▸ **Required work**
a) Rewrite the Zaha Hadid obituary from "Born in Baghdad, she" to "with the neighborhood.", switching "Baghdad" to "Basra".
b) Name every country mentioned in the Zaha Hadid obituary.
c) Extend the Zaha Hadid obituary past its final sentence.

Iraqi-British architect Zaha Hadid, whose fluid, futuristic designs were used in buildings across the world to widespread acclaim, has died of a heart attack at the age of 65, her company said on Thursday.
Hadid’s projects included the MAXXI museum in Rome, the London Aquatics Centre used in the 2012 Summer Olympics, the Heydar Aliyev Centre in Baku, Azerbaijan, and the Eli and Edythe Broad Art Museum in Michigan, which was featured in the recently released Batman vs Superman.
“She had contracted bronchitis earlier this week and suffered a sudden heart attack while being treated in hospital,” said Zaha Hadid Architects.
Born in Baghdad, she went to boarding schools in England and Switzerland before studying mathematics at the American University of Beirut. She turned to architecture in London in the 1970s, establishing her own practice in 1979.
“Architects are crazy. We do all-nighters, we used to do five nights, no sleep,” she told BBC radio last month. “You are very exhausted, so there’s a bit of delirium that sets in.”
Few of her geometrically complex designs in the 1980s and 1990s were realised, but she refused to compromise.
Her company’s design was chosen for the 2020 Tokyo summer Olympic stadium but was scrapped due to ballooning costs. Critics had derided it as reminiscent of a bicycle helmet or drooping oyster and out of sync with the neighborhood.
“It’s very important in the main idea nothing gets diluted,” she said of a factory she designed for BMW in Leipzig, Germany.

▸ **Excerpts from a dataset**

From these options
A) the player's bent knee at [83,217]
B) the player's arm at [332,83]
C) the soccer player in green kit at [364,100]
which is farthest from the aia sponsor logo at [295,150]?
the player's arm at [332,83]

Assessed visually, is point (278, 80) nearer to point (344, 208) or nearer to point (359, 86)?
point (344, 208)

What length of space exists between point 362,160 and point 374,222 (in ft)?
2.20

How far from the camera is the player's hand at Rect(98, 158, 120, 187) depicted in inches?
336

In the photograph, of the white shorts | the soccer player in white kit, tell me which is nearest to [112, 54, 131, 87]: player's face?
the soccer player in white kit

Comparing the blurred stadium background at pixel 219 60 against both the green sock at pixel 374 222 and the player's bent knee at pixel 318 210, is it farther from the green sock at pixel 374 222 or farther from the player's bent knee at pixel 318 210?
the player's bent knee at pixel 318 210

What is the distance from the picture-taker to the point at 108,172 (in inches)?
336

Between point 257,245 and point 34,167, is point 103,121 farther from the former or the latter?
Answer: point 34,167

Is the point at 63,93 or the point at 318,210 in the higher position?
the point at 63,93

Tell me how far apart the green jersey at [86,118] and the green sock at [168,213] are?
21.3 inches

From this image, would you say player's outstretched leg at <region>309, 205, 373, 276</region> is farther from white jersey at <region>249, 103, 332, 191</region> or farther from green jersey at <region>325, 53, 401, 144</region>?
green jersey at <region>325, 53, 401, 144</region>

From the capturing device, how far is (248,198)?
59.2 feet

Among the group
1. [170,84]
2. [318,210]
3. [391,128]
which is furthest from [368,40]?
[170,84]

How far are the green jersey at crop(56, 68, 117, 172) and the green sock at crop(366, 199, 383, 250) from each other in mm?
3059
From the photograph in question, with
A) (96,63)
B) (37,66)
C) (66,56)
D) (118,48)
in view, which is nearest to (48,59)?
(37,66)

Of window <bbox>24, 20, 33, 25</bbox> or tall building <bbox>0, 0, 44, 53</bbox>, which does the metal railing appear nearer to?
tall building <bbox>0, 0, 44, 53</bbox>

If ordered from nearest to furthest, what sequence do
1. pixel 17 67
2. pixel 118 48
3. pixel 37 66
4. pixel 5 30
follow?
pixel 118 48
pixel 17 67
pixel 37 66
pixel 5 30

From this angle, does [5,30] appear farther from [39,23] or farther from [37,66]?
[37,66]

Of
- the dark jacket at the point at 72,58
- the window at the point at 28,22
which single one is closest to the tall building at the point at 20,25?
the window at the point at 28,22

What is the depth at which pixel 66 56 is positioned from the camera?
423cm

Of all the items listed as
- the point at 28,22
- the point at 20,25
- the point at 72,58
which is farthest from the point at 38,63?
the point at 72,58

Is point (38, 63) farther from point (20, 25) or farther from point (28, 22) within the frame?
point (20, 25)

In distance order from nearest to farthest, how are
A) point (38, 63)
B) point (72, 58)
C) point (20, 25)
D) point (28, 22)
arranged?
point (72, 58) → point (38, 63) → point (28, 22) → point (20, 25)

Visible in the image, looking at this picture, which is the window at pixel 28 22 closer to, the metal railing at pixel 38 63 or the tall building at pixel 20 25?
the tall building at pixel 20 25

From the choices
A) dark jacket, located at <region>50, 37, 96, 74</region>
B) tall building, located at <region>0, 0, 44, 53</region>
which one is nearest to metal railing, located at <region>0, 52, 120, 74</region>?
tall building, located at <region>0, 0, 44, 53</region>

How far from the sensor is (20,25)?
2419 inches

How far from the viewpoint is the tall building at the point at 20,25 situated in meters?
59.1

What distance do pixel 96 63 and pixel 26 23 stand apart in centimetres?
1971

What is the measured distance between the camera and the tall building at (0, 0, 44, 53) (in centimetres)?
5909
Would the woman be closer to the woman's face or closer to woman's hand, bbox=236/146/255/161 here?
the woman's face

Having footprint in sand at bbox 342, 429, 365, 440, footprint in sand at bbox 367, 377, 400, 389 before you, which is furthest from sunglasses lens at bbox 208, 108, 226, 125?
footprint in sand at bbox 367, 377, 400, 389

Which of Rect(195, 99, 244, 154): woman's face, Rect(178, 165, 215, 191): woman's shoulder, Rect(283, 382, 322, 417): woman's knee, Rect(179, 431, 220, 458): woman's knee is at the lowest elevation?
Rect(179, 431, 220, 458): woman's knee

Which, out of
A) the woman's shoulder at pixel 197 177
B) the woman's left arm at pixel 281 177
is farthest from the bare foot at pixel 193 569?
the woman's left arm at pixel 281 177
---
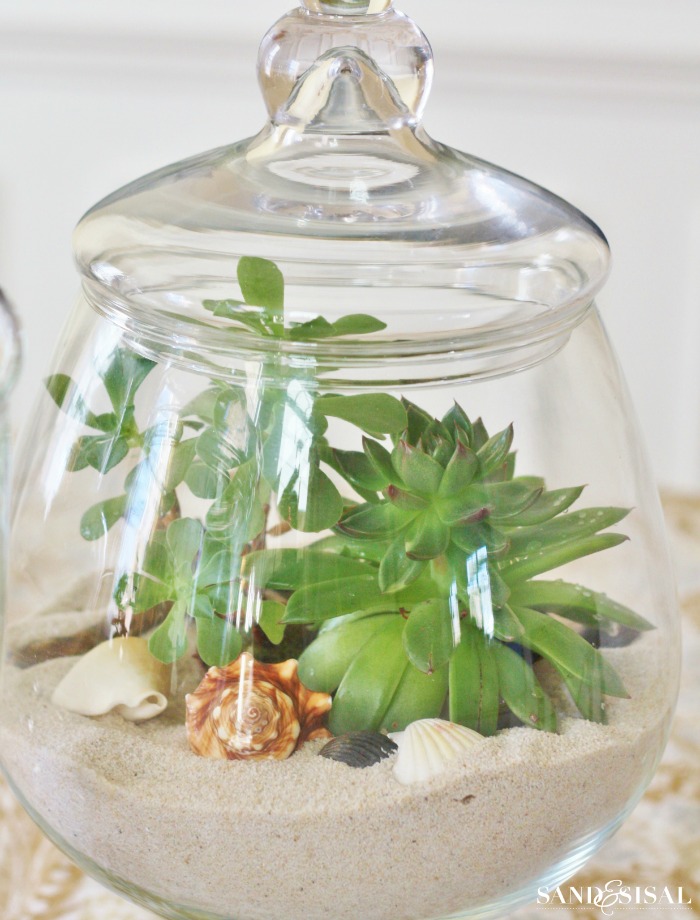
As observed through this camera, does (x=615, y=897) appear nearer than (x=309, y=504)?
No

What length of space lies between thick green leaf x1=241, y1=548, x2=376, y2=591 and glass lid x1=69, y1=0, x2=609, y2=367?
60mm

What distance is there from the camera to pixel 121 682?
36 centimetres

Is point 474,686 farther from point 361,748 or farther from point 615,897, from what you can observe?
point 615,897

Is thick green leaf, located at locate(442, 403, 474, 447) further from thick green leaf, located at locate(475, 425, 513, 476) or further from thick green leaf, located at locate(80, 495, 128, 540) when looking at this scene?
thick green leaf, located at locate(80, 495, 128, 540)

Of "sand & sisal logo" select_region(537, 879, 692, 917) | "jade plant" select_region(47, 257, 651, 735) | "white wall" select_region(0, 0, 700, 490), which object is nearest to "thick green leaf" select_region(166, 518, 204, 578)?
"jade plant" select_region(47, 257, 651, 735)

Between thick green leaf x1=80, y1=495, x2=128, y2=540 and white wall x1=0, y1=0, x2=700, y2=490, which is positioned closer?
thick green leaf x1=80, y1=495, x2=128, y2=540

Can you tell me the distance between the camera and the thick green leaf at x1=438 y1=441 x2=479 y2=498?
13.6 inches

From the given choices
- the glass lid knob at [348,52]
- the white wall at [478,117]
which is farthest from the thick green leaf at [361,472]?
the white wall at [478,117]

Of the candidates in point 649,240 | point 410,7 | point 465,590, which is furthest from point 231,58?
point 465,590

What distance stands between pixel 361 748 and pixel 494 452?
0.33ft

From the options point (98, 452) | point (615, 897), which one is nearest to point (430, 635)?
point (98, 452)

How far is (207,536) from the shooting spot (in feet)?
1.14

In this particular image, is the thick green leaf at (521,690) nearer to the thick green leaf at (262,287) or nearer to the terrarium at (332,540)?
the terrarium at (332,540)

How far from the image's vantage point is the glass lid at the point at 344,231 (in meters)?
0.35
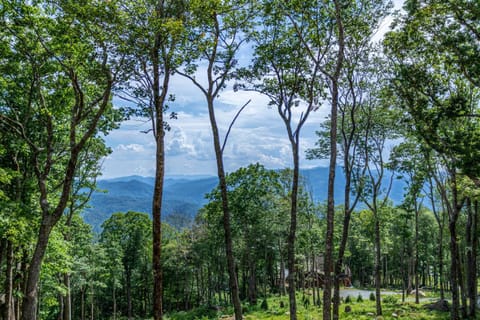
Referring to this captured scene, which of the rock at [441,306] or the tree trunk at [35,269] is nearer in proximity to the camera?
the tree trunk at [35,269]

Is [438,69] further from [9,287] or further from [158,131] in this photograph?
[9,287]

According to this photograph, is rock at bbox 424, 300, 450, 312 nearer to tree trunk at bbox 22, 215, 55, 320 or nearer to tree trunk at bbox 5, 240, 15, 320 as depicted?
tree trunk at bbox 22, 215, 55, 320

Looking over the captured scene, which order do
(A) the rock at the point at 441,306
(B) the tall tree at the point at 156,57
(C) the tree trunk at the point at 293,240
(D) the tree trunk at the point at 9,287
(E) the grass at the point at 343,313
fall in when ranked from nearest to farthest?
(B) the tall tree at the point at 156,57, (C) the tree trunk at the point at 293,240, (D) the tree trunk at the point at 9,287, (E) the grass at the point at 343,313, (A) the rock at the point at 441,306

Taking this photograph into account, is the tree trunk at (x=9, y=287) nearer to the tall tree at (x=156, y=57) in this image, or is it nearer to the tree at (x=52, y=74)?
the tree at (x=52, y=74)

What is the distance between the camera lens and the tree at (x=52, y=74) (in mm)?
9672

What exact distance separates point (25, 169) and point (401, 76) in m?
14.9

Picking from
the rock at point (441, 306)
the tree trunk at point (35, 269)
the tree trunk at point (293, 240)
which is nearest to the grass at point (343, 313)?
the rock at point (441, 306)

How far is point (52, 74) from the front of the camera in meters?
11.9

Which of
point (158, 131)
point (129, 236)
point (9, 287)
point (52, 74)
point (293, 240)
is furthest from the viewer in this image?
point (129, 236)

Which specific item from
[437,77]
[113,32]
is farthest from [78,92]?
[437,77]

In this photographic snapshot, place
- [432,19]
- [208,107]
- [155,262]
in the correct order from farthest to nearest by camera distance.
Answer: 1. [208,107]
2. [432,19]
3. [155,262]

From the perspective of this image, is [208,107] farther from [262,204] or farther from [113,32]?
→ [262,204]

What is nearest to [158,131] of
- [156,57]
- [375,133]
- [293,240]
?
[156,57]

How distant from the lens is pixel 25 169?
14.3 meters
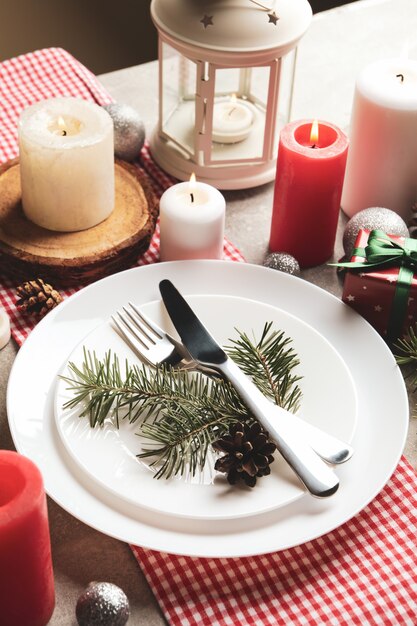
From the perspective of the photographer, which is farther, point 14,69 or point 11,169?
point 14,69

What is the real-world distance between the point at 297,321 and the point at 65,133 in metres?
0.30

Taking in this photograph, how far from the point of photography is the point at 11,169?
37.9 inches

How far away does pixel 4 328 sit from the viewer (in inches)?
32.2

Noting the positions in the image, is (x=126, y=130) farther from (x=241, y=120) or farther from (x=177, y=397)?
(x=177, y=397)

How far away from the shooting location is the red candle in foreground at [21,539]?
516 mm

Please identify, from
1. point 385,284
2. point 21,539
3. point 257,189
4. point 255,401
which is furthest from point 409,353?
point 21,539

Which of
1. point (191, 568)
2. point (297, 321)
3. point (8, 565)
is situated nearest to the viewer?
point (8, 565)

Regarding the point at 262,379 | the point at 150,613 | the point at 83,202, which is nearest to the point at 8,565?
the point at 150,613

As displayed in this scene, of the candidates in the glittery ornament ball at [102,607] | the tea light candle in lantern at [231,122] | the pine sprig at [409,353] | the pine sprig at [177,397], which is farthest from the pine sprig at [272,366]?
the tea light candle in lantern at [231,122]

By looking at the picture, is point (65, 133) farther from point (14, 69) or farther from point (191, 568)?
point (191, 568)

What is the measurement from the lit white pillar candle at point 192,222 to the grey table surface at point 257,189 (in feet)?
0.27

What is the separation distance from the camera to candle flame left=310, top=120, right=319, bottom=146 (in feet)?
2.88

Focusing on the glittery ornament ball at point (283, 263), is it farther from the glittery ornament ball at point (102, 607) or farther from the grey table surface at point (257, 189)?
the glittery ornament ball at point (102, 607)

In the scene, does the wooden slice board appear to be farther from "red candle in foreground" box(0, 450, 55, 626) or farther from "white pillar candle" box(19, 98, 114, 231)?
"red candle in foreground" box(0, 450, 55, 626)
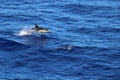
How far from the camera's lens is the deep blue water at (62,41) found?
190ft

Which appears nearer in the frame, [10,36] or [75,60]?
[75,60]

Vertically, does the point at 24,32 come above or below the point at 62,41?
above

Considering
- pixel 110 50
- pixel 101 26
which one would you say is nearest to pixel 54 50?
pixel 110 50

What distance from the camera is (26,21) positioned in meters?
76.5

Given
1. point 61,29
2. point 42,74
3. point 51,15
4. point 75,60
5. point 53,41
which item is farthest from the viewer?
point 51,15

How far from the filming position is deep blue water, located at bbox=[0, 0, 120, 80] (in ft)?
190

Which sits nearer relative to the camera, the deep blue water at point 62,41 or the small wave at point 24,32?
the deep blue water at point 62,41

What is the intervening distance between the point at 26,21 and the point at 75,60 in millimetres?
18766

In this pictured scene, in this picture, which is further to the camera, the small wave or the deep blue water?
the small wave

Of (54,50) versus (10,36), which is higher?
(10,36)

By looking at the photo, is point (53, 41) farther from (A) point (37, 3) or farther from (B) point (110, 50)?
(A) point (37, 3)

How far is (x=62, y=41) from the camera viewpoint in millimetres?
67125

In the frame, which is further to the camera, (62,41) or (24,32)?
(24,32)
* * *
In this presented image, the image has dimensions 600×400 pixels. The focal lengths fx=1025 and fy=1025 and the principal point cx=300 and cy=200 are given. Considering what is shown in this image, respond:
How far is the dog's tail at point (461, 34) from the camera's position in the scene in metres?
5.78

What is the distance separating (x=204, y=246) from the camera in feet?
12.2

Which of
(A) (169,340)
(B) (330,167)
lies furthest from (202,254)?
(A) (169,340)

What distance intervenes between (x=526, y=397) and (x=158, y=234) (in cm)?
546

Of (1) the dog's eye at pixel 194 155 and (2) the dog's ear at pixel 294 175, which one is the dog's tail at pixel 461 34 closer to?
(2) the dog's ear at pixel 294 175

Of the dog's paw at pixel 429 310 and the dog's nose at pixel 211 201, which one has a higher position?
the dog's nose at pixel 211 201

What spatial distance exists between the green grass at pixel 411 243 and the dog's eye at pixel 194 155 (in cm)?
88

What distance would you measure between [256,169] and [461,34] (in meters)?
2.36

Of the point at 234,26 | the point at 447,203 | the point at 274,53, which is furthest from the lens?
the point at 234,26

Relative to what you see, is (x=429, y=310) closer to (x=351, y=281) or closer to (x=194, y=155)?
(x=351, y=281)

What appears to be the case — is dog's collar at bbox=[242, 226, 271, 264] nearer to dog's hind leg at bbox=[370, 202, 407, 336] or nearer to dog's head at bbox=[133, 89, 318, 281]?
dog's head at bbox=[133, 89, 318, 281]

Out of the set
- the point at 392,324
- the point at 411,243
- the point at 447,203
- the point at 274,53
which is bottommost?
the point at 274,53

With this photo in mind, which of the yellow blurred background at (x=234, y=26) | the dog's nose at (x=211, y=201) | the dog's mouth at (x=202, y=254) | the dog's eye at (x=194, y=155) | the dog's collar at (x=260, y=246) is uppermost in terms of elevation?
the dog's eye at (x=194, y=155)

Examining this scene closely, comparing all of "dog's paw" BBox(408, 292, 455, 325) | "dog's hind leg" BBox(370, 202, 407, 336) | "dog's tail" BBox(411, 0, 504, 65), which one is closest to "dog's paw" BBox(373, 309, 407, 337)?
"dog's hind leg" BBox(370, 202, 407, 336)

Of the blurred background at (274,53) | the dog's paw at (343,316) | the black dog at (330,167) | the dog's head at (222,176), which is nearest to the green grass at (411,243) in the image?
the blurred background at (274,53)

▸ **Results of the tasks**
a)
Born in Basra, she went to boarding schools in England and Switzerland before studying mathematics at the American University of Beirut. She turned to architecture in London in the 1970s, establishing her own practice in 1979.
“Architects are crazy. We do all-nighters, we used to do five nights, no sleep,” she told BBC radio last month. “You are very exhausted, so there’s a bit of delirium that sets in.”
Few of her geometrically complex designs in the 1980s and 1990s were realised, but she refused to compromise.
Her company’s design was chosen for the 2020 Tokyo summer Olympic stadium but was scrapped due to ballooning costs. Critics had derided it as reminiscent of a bicycle helmet or drooping oyster and out of sync with the neighborhood.

b) England, Switzerland, Azerbaijan, Germany

c)
“If you do public buildings … it is very important to bring these magic moments which we find through buildings or landscapes, or when we look at something amazing.”
Hadid also designed the Al Wakrah stadium being built in Qatar for the 2022 soccer World Cup.
In 2004 she became the first woman to be awarded the prestigious Pritzker Architecture Prize, considered the highest honor in the field and one of many honors bestowed on her across the world.
Iraqi Prime Minister Haider al-Abadi said she had served the world with her creativity. “With her loss, the whole world has lost one of the great energies that served society,” he said in a statement.
Hadid was made a Dame by Britain’s Queen Elizabeth in 2012 and was recently awarded the 2016 Royal Institute of British Architects’ Royal Gold Medal, the first woman to receive the honor in her own right.
“Let’s face it, we might have awarded the medal to a worthy, comfortable character,” fellow architect Peter Cook wrote in a citation. “We didn’t, we awarded it to Zaha: larger than life, bold as brass and certainly on the case. Our Heroine. How lucky we are to have her in London.”